(AUSTIN, TX) -- After two years of falling prices, U.S. housing is undervalued in most markets, according to a new study.
Recent data showing a miniscule 0.1 percent drop in prices in the fourth quarter "indicates that the housing market is still working towards -- and is close to achieving--stabilization," concludes the House Prices in America report prepared by IHS Global Insight and PNC Financial Services Group.
None of the major U.S. metro markets were rated as significantly overvalued by the study. In contrast, 137 of 330 metro areas were listed as overvalued during the peak bubble years.
While these types of reports are often easily dismissed, it's worth noting that the IHS study correctly spotted vast over-valuations in 2005 and 2006, offering signals that the bubble was about to burst.

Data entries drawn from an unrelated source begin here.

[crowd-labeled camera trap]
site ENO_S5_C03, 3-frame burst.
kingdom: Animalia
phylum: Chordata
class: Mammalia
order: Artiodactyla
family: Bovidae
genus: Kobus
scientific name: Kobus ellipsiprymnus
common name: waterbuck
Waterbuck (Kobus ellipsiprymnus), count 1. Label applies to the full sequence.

In 2005 the study identified 52 metro markets as extremely over-valued, primarily in California and Florida. For example, Miami was listed as 49.4 percent overvalued and prices subsequently fell 35.8 percent. Thirty-one metro areas have posted declines of greater than 40 percent from their peaks, the study found.
Although overall the U.S. is now seen as undervalued, the study still found some markets that are rated as over-valued. For example, Honolulu is still overvalued by 13.6 percent and Spokane, Washington, is 13.1 percent overvalued, the study found.